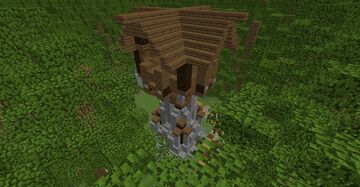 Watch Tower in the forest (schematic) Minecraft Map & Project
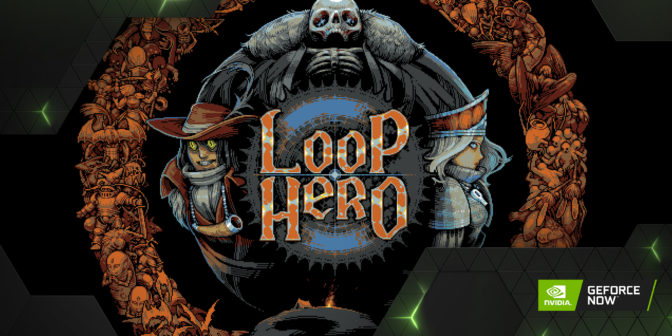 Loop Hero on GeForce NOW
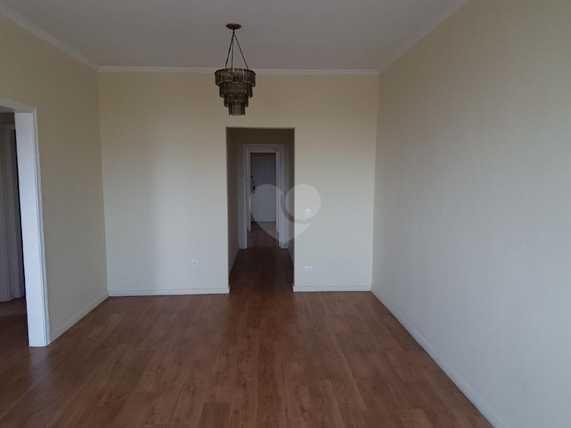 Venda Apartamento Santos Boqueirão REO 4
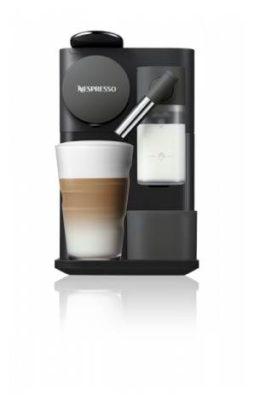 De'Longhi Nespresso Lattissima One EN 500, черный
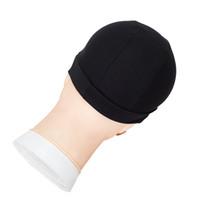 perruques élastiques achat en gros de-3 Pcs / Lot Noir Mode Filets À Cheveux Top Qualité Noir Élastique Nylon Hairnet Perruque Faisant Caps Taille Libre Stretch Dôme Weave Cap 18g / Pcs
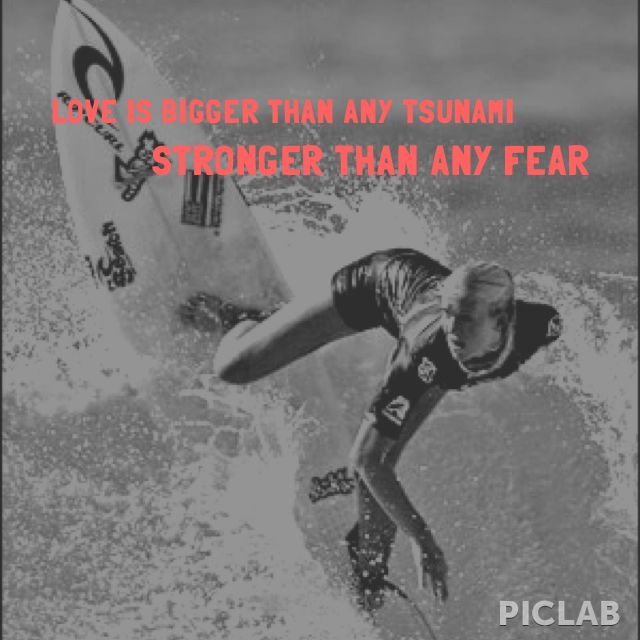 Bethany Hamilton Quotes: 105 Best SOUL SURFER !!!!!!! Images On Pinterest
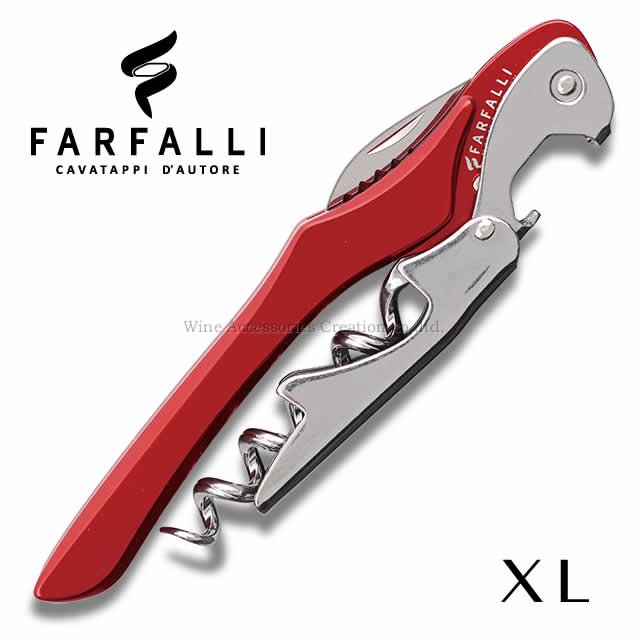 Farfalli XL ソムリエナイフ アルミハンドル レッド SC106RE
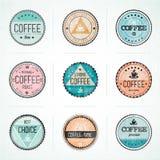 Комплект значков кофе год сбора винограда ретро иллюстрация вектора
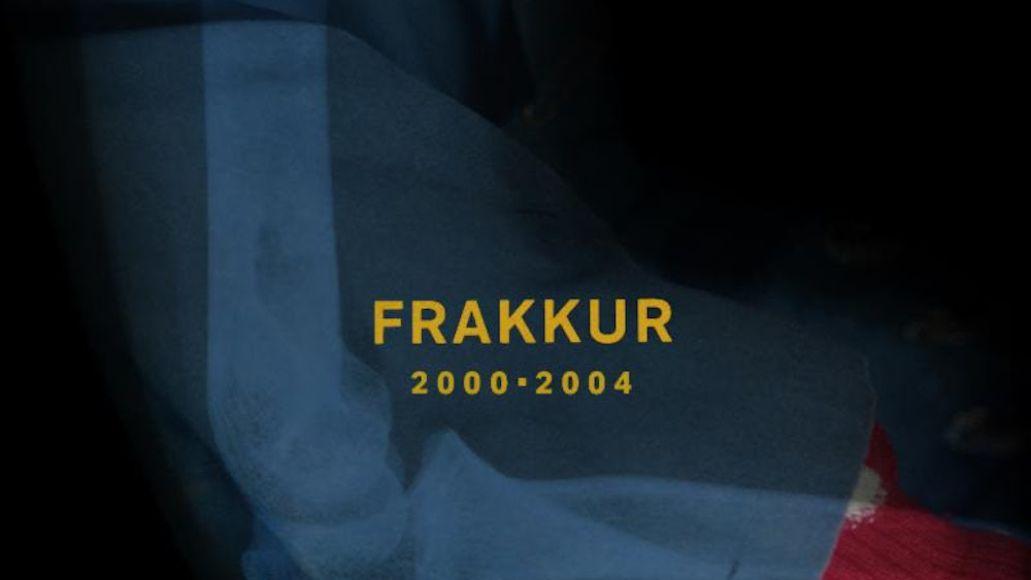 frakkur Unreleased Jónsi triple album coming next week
◆ ◆ ◆ ◆ ◆ ◆ ◆
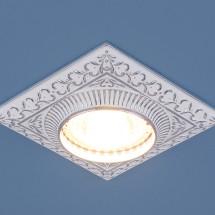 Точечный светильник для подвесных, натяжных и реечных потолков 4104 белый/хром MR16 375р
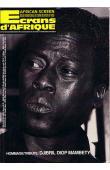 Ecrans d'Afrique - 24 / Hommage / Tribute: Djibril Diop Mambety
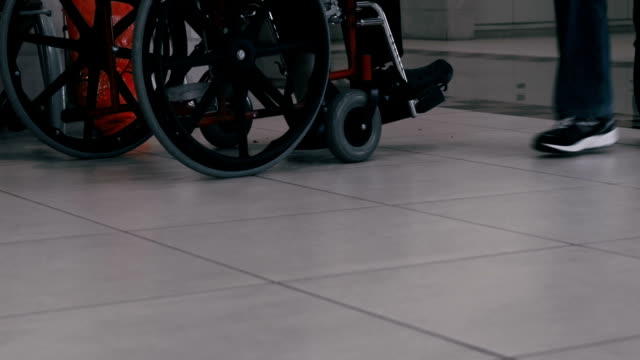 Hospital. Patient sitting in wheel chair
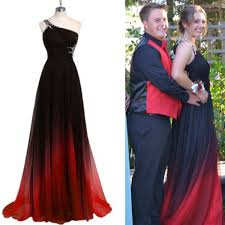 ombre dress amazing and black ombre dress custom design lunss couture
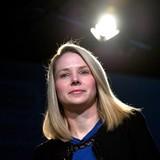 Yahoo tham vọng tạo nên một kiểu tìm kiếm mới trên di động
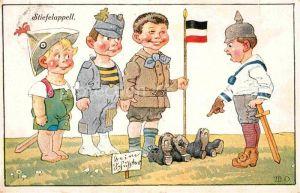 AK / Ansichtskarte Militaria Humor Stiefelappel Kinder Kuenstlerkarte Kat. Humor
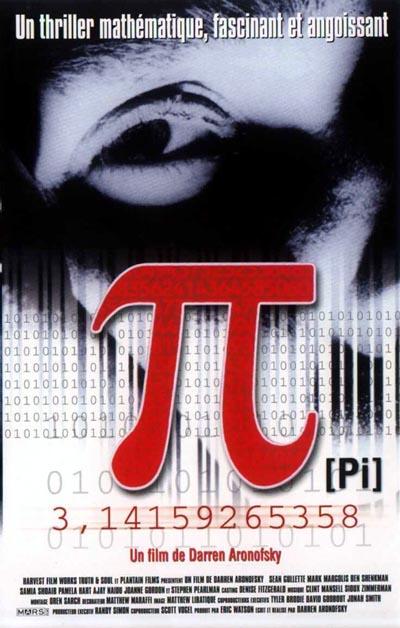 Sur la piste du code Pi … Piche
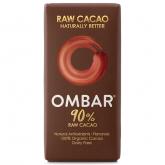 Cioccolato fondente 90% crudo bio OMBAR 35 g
◆ ◆ ◆ ◆ ◆ ◆ ◆
Exercise →
Copy nothing but the lines above that run from the one with "Loop Hero on GeForce NOW" to the one with "De'Longhi Nespresso Lattissima", ends included; pictures stay out.

Expected answer →
 Loop Hero on GeForce NOW
 Venda Apartamento Santos Boqueirão REO 4
 De'Longhi Nespresso Lattissima One EN 500, черный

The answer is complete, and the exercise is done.